● **PEDIDO ESCRITO A**
Quais verbos no infinitivo aparecem na crônica sobre a chegada a uma nova dimensão? Liste todos na forma em que estão no texto.
● **PEDIDO ESCRITO B**
Na crônica sobre a chegada a uma nova dimensão, com quem o cronista dormia?
● **PEDIDO ESCRITO C**
Prossiga a crônica sobre a chegada a uma nova dimensão a partir da última frase apresentada.

Que parece
um correio sem estafeta? Uma Roma sem papa? Algo possível de acontecer, mas difícil
de se imaginar. É com esse pensamento que aporto nessa dimensão à procura de
dividir meus conhecimentos de velho cronista, acostumado à escrivaninha da sala
ou mesmo do quarto em casa, onde uma fianga cearense recolhia meu corpo cansado
da lida diária. E eu dormia com os anjos, embora n(d)eles não me fizesse
crente. Por aqui, não dei de cara com nenhum deles. Aliás, muitas coisas são fáceis de se ver, mas difíceis de
contá-las. Tudo tem similitude com o que já vi(vi) e, ao mesmo tempo, parece
novidade saída da última linha de produção.

● **EXTRATO DOS DADOS**
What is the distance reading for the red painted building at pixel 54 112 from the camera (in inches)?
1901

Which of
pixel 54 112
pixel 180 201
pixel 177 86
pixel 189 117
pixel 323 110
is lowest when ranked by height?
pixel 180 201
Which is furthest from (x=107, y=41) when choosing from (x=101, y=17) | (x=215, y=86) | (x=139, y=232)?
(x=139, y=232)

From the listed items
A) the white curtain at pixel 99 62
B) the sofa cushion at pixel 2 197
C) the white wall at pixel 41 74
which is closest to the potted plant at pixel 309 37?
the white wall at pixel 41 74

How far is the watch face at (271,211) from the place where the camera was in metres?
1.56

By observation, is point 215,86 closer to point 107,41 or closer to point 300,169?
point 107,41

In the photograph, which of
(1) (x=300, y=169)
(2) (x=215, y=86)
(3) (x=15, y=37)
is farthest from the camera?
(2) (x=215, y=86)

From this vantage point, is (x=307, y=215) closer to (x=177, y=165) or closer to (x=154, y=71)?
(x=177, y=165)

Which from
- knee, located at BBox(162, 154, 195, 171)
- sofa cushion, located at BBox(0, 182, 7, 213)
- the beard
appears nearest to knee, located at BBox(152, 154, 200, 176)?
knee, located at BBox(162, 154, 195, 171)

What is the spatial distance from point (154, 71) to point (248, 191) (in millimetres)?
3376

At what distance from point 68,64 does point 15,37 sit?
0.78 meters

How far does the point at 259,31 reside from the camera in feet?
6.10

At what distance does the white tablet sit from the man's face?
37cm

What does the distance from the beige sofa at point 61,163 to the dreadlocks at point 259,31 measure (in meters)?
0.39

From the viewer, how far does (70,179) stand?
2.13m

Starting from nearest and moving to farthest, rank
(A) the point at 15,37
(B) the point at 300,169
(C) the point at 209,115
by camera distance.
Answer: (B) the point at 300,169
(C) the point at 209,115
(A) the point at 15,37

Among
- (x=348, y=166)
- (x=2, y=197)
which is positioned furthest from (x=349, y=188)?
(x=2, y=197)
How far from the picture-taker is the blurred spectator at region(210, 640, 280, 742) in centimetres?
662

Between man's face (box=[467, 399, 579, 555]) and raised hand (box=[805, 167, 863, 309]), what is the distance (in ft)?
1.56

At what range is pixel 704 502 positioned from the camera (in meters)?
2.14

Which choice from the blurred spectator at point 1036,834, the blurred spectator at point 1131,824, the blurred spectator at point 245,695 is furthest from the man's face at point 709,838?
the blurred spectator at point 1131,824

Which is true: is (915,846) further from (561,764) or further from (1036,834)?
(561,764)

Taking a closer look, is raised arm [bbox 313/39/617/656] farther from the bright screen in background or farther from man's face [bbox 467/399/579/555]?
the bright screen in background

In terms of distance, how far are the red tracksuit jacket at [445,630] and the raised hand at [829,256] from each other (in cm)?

● **RESULTADO DO EXERCÍCIO A**
acontecer, imaginar, dividir, ver, contá-las

● **RESULTADO DO EXERCÍCIO B**
Ele dormia com os anjos.

● **RESULTADO DO EXERCÍCIO C**
Daquele céu
tedioso que as catequistas ensinavam aos meninos preparando-se para a primeira
comunhão, com anjinhos barrocos tocando harpas, vestes brancas e auréolas na cabeça, não encontrei nada disso. Tem
muita agitação, como pede a Vida. Pessoas circulam pela cidade – incrível,
existem cidades do outro lado da morte! -, numa atarefada visão de sinergia
que, provavelmente, algum leitor meu do diário de bordo que eu consignava nas
folhas do jornal, irá dizer que eu bebi todas por aqui ou que bati com cabeça
no caixão antes de descer à ‘última morada’. Que nada! Ando cambaleando por
aqui, mas é com a pancada dessa ‘realidade’ que acabei de descobrir.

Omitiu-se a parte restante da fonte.